A função da história, desde seu
início, foi a de fornecer à sociedade uma explicação de suas origens (ou seja,
uma explicação genética). A história se coloca hoje em dia cada vez mais
próxima às outras áreas do conhecimento que estudam o homem (a sociologia, a
antropologia, a economia, a geografia, a psicologia, a demografia, etc.),
procurando explicar a dimensão que o homem teve e tem em sociedade. Cada uma
dessas áreas tem seu enfoque específico. Uma visão mais ampla e mais completa,
entretanto, exige a cooperação entre as diversas áreas. Isso tem sido tentado
pelos estudiosos com maior ou menor êxito, no chamado trabalho
interdisciplinar, pois inclui diferentes disciplinas.
A história
procura especificamente ver as transformações pelas quais passaram as
sociedades humanas. A transformação é a essência da história; quem olhar para
trás, na história de sua própria vida, compreenderá isso facilmente. Nós
mudamos constantemente; isso é válido para o indivíduo e também é válido para a
sociedade. Nada permanece igual e é através do tempo que se percebem as
mudanças.

* INSTRUÇÕES
**a)** Liste as áreas do conhecimento que estudam o homem citadas entre parênteses no texto sobre a função da história.
**b)** Prossiga com o texto sobre a função da história a partir da última frase.
As entradas não são necessárias para resolver as tarefas.

[Entradas de dados salvas]
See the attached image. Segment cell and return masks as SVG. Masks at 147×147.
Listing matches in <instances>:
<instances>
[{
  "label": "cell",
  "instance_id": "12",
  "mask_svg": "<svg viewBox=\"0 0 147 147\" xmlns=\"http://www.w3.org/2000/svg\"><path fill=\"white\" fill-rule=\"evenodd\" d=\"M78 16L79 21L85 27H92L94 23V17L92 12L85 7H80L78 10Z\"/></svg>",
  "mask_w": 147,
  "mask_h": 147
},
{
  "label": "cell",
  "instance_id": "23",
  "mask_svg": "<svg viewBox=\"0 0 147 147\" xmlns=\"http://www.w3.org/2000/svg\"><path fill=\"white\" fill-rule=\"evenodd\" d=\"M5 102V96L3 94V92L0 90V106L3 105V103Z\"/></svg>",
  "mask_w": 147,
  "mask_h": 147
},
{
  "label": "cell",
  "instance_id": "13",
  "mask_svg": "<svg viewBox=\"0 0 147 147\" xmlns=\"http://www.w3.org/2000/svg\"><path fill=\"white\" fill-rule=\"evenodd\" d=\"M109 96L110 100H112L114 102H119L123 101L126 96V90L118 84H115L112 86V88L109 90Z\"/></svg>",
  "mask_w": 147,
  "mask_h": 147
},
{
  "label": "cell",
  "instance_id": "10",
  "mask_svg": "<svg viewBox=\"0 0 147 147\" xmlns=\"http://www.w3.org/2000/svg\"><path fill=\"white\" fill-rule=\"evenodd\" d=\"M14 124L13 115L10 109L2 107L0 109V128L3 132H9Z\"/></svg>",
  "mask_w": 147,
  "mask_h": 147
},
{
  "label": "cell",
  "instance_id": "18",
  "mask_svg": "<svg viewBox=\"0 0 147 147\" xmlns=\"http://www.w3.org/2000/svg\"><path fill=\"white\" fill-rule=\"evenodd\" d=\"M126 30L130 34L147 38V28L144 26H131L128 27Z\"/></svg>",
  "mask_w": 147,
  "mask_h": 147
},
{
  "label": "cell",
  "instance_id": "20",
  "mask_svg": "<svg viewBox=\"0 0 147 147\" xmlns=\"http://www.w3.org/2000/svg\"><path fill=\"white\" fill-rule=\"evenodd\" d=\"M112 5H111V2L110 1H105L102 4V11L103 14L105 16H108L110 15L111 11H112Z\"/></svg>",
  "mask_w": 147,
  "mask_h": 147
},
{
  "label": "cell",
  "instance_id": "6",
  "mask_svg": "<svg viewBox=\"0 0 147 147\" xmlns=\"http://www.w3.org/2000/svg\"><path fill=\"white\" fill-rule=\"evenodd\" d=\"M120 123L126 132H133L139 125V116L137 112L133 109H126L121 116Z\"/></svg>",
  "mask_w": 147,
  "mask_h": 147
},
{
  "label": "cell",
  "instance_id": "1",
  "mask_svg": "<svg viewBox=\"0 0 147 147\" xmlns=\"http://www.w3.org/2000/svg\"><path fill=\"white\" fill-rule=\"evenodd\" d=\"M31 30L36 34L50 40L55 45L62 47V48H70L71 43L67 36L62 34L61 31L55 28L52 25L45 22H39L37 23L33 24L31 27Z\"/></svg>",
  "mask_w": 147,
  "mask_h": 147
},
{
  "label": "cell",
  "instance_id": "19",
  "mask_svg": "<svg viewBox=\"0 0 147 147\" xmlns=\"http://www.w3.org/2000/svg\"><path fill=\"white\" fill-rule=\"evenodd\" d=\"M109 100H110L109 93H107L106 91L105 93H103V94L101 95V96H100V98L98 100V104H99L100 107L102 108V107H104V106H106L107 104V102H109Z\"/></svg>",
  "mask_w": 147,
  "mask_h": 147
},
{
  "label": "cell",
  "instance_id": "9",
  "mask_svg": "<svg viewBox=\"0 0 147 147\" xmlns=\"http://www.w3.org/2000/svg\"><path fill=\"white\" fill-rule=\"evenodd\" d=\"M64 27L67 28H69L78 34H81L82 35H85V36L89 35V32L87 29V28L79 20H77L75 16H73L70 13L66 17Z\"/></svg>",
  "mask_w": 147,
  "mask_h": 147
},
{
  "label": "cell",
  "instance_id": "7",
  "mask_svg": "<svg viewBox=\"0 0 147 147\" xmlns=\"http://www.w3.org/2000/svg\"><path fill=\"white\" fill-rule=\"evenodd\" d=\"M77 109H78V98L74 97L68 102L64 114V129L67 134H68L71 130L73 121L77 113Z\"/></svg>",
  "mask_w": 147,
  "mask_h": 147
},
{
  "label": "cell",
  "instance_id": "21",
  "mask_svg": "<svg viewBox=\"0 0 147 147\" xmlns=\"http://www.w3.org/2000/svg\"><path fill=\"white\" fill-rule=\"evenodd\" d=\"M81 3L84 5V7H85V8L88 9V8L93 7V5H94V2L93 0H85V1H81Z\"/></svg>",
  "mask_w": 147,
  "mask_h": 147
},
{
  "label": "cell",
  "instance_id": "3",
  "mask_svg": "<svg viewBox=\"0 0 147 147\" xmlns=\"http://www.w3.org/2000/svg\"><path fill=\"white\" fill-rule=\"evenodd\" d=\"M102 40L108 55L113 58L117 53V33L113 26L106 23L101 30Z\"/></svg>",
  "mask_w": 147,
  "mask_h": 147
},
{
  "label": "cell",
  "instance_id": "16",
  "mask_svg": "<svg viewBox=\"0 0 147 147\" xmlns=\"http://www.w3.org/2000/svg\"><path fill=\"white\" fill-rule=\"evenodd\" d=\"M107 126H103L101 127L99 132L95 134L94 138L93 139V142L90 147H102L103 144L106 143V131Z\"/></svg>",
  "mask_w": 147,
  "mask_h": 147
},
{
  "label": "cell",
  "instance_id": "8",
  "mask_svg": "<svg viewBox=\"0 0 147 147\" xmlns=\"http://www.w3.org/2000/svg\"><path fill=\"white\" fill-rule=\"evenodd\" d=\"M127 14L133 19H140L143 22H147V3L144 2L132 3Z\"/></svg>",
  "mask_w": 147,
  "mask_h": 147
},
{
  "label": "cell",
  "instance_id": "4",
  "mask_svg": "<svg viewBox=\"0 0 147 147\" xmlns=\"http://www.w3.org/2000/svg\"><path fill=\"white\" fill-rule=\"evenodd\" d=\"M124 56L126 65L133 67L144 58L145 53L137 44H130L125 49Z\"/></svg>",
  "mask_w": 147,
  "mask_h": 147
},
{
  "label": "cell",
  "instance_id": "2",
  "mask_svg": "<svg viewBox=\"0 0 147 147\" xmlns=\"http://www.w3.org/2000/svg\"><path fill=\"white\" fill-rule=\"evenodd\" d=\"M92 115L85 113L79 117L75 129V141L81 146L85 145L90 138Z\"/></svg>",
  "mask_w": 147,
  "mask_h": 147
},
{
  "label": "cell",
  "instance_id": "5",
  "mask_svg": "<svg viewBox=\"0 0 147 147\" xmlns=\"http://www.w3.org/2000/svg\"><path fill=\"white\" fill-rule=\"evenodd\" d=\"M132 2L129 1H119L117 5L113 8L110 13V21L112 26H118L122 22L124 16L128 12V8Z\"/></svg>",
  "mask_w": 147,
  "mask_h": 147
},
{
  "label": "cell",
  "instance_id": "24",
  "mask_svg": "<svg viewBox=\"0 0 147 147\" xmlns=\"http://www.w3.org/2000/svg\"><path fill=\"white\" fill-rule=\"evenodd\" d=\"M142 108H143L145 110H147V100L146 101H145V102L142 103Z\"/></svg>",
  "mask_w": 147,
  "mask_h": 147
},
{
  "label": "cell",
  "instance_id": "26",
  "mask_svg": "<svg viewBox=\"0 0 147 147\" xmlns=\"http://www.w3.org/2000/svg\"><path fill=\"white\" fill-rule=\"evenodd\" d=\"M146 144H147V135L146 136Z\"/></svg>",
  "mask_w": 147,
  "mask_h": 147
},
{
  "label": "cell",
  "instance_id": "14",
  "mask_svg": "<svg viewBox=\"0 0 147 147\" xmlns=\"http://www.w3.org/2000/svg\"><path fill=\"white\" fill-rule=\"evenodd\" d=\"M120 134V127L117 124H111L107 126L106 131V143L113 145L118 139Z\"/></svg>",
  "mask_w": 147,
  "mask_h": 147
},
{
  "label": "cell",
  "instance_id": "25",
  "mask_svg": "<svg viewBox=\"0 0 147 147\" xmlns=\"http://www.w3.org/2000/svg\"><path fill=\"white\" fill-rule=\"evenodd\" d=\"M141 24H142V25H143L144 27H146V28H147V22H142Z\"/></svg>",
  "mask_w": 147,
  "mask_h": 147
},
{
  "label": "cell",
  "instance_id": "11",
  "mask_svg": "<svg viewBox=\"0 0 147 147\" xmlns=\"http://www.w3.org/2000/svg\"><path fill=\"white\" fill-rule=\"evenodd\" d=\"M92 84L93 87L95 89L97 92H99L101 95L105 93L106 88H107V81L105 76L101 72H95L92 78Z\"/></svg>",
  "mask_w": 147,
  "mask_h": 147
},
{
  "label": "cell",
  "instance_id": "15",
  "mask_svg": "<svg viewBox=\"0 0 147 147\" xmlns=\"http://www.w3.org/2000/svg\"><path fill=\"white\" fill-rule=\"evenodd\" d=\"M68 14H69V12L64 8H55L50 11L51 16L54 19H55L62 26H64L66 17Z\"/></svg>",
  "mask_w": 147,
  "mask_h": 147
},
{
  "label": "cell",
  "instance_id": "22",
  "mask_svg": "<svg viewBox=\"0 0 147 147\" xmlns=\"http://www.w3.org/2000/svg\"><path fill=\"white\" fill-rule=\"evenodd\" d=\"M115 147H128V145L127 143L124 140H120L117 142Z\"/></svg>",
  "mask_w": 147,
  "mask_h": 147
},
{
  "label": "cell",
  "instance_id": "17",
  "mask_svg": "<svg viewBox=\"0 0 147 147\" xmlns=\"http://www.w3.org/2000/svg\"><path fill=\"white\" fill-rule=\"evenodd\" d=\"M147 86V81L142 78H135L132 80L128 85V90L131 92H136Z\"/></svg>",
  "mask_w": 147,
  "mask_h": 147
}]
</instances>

* RESPOSTAS POR TAREFA
**a)** Sociologia, antropologia, economia, geografia, psicologia e demografia.

**b)**
Eis por que se
diz que o tempo é a dimensão de análise da história, O tempo histórico através
do qual se analisam os acontecimentos não corresponde ao tempo cronológico que
vivemos e que é definido pelos relógios e calendários. No tempo histórico
podemos perceber mudanças que parecem rápidas, como os acontecimentos
cotidianos: por exemplo num golpe de estado, cujo desenrolar acompanhamos pelos
jornais. Vemos também transformações lentas, como no campo dos valores morais:
o machismo, por exemplo, é um valor que impera na maior parte das sociedades
que a história estuda, a ponto de se poder dizer que a história que está
escrita mostra um processo praticamente só conduzido pelos homens. No Ocidente,
aproximadamente de um século para cá, surge um questionamento mais constante
desse valor milenar. Isso se dá em grande parte devido a uma participação maior
da mulher no processo de produção: à medida que as mulheres saem da esfera
exclusiva do lar e começam a refletir na realidade.
A caminhada que
a humanidade fez explica muito sobre a própria humanidade, assim como o que uma
pessoa faz explica muito sobre ela. E à caminhada da humanidade que damos o
nome de processo histórico.
Desde que
existem sobre a terra, os homens estão em relação com a natureza (para
produzirem sua vida) e com os outros homens. Dessa interação é que resultam os
fatos, os acontecimentos, os fenômenos que constituem o processo histórico.
Quase sempre que
a história da humanidade nos é apresentada, é a evolução da sociedade européia
ocidental que é tomada como modelo de desenvolvimento desse processo histórico.
Essa posição eurocêntrica é errada: do ponto de vista da história, a evolução
da sociedade européia ocidental, com seu alto grau atual de desenvolvimento
tecnológico, não deve ser um padrão de comparação para se estudar a história de
qualquer outra parte do sistema capitalista, como, por exemplo, a América
Latina. Não se deve, por meio desse tipo de comparação, julgar se uma sociedade
está “atrasada” ou “adiantada” em seu desenvolvimento histórico.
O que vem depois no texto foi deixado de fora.